### TASK OBJECTIVE
Can you write out the data below again, changing every "camera" to "lens" and leaving everything else unchanged?

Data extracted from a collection

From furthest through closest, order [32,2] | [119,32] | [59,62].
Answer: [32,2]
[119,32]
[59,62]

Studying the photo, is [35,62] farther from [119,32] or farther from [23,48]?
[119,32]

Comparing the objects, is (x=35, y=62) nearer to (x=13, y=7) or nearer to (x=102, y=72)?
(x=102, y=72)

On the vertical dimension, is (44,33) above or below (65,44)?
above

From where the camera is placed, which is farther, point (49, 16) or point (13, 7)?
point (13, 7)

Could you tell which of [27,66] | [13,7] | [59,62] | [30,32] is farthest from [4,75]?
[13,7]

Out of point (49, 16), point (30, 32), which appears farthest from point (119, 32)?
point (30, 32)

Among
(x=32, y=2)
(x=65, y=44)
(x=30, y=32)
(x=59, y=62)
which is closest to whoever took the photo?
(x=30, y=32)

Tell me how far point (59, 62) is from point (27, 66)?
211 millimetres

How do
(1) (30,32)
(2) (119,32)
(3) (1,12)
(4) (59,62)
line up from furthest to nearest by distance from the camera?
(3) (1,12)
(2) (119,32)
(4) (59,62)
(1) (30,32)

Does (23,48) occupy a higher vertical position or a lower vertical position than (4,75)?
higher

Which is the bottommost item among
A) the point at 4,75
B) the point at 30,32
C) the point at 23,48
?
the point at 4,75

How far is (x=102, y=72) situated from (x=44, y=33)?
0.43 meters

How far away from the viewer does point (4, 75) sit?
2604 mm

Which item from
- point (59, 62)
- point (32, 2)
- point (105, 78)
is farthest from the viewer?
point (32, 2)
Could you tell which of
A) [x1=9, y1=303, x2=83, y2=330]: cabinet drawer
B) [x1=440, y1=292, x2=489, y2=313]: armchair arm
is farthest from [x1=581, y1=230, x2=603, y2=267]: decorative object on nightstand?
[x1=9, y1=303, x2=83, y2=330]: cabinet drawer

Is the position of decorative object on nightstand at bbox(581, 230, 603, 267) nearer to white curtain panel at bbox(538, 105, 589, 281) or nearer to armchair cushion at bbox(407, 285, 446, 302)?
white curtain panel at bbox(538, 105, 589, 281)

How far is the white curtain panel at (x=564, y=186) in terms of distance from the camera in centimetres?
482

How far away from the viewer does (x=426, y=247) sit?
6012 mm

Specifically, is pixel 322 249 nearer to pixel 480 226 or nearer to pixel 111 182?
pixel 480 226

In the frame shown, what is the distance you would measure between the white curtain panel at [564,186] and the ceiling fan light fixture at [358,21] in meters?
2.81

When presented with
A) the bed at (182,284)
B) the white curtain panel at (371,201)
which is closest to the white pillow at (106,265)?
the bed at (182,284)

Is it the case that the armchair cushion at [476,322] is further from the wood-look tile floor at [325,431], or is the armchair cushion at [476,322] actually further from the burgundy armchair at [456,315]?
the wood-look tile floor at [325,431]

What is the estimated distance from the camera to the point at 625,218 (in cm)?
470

### RESPONSE TO THIS EXERCISE
From furthest through closest, order [32,2] | [119,32] | [59,62].
Answer: [32,2]
[119,32]
[59,62]

Studying the photo, is [35,62] farther from [119,32] or farther from [23,48]?
[119,32]

Comparing the objects, is (x=35, y=62) nearer to (x=13, y=7) or nearer to (x=102, y=72)?
(x=102, y=72)

On the vertical dimension, is (44,33) above or below (65,44)?
above

From where the lens is placed, which is farther, point (49, 16) or point (13, 7)?
point (13, 7)

Could you tell which of [27,66] | [13,7] | [59,62] | [30,32] is farthest from [4,75]?
[13,7]

Out of point (49, 16), point (30, 32), which appears farthest from point (119, 32)?
point (30, 32)

Among
(x=32, y=2)
(x=65, y=44)
(x=30, y=32)
(x=59, y=62)
which is closest to whoever took the photo?
(x=30, y=32)

Tell me how far point (59, 62) is from point (27, 66)?
211 millimetres

How do
(1) (30,32)
(2) (119,32)
(3) (1,12)
(4) (59,62)
line up from furthest to nearest by distance from the lens?
(3) (1,12)
(2) (119,32)
(4) (59,62)
(1) (30,32)

Does (23,48) occupy a higher vertical position or a lower vertical position than (4,75)?
higher

Which is the bottommost item among
A) the point at 4,75
B) the point at 30,32
C) the point at 23,48
?
the point at 4,75

How far is (x=102, y=72) situated from (x=44, y=33)?
0.43 meters

How far away from the viewer does point (4, 75) sit?
2604 mm

Which item from
- point (59, 62)
- point (32, 2)
- point (105, 78)
is farthest from the viewer?
point (32, 2)
Could you tell which of
A) [x1=9, y1=303, x2=83, y2=330]: cabinet drawer
B) [x1=440, y1=292, x2=489, y2=313]: armchair arm
is farthest from [x1=581, y1=230, x2=603, y2=267]: decorative object on nightstand?
[x1=9, y1=303, x2=83, y2=330]: cabinet drawer

Is the position of decorative object on nightstand at bbox(581, 230, 603, 267) nearer to white curtain panel at bbox(538, 105, 589, 281) or nearer to armchair cushion at bbox(407, 285, 446, 302)?
white curtain panel at bbox(538, 105, 589, 281)

How far is the white curtain panel at (x=564, y=186) in terms of distance from the lens in centimetres?
482

How far away from the viewer does (x=426, y=247) sit?
6012 mm

Specifically, is pixel 322 249 nearer to pixel 480 226 or nearer to pixel 111 182?
pixel 480 226

In the frame shown, what is the distance you would measure between the white curtain panel at [564,186] and the ceiling fan light fixture at [358,21] in meters?
2.81

When presented with
A) the bed at (182,284)
B) the white curtain panel at (371,201)
which is closest to the white pillow at (106,265)?
the bed at (182,284)

Is it the case that the armchair cushion at [476,322] is further from the wood-look tile floor at [325,431], or is the armchair cushion at [476,322] actually further from the burgundy armchair at [456,315]?
the wood-look tile floor at [325,431]

What is the estimated distance from the lens to the point at 625,218 (in cm)?
470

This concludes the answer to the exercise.